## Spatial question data
* * *

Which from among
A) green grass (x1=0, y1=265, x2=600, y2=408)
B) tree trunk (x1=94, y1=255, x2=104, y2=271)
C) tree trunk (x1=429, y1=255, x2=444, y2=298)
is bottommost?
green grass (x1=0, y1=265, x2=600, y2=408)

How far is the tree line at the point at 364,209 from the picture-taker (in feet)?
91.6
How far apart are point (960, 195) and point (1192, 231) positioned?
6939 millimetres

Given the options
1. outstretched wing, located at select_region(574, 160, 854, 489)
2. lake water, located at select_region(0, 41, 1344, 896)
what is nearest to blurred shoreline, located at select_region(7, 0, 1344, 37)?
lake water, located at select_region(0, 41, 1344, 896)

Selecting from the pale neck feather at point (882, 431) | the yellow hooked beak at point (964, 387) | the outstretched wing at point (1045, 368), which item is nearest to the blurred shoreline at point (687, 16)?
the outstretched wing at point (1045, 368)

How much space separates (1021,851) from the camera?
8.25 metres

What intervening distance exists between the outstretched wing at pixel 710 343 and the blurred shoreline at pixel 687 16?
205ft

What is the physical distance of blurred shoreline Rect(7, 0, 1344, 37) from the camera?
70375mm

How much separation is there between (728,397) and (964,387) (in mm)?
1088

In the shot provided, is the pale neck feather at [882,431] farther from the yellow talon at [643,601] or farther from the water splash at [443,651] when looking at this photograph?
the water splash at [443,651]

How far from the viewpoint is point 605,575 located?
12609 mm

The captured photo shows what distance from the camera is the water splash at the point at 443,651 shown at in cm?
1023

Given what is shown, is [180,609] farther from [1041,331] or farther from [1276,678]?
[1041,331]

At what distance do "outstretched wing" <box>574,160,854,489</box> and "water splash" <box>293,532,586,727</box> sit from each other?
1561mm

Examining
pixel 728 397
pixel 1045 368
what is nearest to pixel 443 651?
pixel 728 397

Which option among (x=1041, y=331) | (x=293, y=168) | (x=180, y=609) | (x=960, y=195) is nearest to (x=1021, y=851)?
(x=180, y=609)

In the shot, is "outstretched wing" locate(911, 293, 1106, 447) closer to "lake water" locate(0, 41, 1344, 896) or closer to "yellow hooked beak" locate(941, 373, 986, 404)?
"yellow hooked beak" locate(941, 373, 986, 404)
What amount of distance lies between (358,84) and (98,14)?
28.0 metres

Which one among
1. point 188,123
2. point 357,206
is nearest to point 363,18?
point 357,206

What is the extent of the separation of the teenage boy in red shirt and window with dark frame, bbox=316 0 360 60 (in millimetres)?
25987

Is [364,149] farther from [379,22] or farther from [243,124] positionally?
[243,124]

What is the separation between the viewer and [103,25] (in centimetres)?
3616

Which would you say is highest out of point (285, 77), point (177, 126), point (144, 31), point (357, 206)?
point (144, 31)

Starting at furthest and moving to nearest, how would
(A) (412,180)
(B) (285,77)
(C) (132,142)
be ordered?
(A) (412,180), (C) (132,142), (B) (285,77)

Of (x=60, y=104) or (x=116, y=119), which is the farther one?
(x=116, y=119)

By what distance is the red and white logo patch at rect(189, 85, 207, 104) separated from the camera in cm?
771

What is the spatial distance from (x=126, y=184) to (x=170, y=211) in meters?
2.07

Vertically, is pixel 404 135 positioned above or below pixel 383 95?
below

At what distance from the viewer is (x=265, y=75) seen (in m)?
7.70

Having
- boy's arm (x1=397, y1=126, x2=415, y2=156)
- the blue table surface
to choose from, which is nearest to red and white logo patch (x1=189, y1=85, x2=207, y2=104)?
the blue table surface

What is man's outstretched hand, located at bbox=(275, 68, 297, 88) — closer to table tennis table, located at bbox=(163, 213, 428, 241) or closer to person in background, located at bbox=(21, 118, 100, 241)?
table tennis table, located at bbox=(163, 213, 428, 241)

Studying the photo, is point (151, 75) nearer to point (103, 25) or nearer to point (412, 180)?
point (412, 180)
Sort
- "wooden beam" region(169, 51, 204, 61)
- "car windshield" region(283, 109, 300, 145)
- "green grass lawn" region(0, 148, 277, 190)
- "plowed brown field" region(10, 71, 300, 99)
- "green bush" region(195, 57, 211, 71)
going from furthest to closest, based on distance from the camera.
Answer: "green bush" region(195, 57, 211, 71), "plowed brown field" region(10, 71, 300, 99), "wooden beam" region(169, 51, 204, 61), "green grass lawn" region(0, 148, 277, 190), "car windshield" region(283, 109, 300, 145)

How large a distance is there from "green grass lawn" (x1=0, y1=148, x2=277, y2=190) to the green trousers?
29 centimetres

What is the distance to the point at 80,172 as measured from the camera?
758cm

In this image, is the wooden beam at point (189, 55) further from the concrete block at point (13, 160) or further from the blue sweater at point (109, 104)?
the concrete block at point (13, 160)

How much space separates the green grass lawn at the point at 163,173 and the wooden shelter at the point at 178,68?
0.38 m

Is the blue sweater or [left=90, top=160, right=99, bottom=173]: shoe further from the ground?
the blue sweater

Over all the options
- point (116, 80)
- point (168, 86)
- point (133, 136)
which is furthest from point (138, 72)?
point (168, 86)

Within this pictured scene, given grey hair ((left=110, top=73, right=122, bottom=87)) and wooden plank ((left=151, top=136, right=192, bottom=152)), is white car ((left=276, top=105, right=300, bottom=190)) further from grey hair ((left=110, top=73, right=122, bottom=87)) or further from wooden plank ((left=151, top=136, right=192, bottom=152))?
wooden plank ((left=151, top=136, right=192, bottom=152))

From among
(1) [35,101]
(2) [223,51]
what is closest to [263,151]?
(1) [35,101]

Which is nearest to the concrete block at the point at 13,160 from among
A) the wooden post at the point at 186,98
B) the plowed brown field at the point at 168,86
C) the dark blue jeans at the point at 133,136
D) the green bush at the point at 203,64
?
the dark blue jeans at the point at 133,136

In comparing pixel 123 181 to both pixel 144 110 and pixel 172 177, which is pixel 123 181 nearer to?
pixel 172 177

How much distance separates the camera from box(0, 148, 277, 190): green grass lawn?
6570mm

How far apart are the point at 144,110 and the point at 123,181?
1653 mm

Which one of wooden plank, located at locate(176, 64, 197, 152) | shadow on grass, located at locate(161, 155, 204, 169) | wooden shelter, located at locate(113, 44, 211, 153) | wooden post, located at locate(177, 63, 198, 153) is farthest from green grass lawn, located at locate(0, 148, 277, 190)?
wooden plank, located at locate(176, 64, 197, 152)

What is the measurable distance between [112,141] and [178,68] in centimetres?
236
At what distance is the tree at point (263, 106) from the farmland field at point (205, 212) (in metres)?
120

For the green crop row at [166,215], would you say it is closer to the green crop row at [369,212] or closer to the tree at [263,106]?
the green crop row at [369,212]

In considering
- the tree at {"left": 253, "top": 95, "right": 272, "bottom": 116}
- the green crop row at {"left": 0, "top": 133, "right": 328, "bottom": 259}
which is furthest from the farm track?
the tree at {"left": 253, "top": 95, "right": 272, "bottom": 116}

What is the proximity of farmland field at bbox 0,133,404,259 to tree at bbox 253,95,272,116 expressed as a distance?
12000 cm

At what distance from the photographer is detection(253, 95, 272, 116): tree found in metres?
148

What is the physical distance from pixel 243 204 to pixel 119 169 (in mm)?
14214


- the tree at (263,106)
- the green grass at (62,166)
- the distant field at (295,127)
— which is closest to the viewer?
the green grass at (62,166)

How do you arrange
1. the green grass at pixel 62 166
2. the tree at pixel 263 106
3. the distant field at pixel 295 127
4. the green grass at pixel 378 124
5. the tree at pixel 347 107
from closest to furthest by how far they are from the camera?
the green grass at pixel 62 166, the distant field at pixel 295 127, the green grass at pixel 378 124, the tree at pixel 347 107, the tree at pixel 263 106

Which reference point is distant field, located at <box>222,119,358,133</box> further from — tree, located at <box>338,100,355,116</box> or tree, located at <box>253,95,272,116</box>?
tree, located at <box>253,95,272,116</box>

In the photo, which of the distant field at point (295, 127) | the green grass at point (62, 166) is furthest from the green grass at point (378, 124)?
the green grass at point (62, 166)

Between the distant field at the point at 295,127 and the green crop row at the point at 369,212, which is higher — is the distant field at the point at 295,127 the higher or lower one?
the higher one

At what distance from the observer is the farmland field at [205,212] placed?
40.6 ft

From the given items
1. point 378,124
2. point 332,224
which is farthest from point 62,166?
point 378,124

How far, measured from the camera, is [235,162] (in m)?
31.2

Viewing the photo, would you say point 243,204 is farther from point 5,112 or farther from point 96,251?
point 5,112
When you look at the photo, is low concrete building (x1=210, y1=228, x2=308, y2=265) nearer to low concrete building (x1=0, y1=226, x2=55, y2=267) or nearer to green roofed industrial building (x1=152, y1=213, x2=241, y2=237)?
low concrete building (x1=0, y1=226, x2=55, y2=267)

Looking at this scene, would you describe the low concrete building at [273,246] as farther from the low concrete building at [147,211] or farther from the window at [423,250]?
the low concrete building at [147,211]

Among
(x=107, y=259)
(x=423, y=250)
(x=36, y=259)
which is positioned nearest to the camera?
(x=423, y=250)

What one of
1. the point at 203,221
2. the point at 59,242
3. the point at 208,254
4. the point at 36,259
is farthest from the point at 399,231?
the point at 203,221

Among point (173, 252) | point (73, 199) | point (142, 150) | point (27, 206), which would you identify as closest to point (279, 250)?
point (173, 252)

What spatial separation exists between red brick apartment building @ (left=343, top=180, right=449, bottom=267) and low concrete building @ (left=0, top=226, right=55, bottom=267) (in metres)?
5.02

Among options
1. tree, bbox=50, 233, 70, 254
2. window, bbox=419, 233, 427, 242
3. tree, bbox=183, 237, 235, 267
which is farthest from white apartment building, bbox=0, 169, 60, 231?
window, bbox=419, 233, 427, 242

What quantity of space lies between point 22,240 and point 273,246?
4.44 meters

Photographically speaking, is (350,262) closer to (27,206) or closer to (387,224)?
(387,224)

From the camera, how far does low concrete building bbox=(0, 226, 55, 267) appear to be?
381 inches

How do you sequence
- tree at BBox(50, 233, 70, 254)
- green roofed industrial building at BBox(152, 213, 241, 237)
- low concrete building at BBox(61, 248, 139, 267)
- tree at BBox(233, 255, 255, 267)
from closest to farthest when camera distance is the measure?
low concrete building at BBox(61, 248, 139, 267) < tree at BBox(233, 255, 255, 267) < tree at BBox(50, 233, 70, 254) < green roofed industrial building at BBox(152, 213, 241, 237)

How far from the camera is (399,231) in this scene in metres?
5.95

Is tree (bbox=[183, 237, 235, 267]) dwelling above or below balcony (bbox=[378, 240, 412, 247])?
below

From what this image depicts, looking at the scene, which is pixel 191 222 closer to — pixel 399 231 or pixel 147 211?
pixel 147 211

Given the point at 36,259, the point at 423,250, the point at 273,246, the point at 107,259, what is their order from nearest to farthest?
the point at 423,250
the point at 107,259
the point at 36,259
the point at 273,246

* * *

## Required task
Can you rewrite the data from its start through the line holding "6939 millimetres", inclusive, renaming "picture-taker" to "camera" and leaving everything else unchanged?

## Worked answer
Which from among
A) green grass (x1=0, y1=265, x2=600, y2=408)
B) tree trunk (x1=94, y1=255, x2=104, y2=271)
C) tree trunk (x1=429, y1=255, x2=444, y2=298)
is bottommost?
green grass (x1=0, y1=265, x2=600, y2=408)

How far is the tree line at the point at 364,209 from the camera (in feet)?
91.6
How far apart are point (960, 195) and point (1192, 231) positioned?
6939 millimetres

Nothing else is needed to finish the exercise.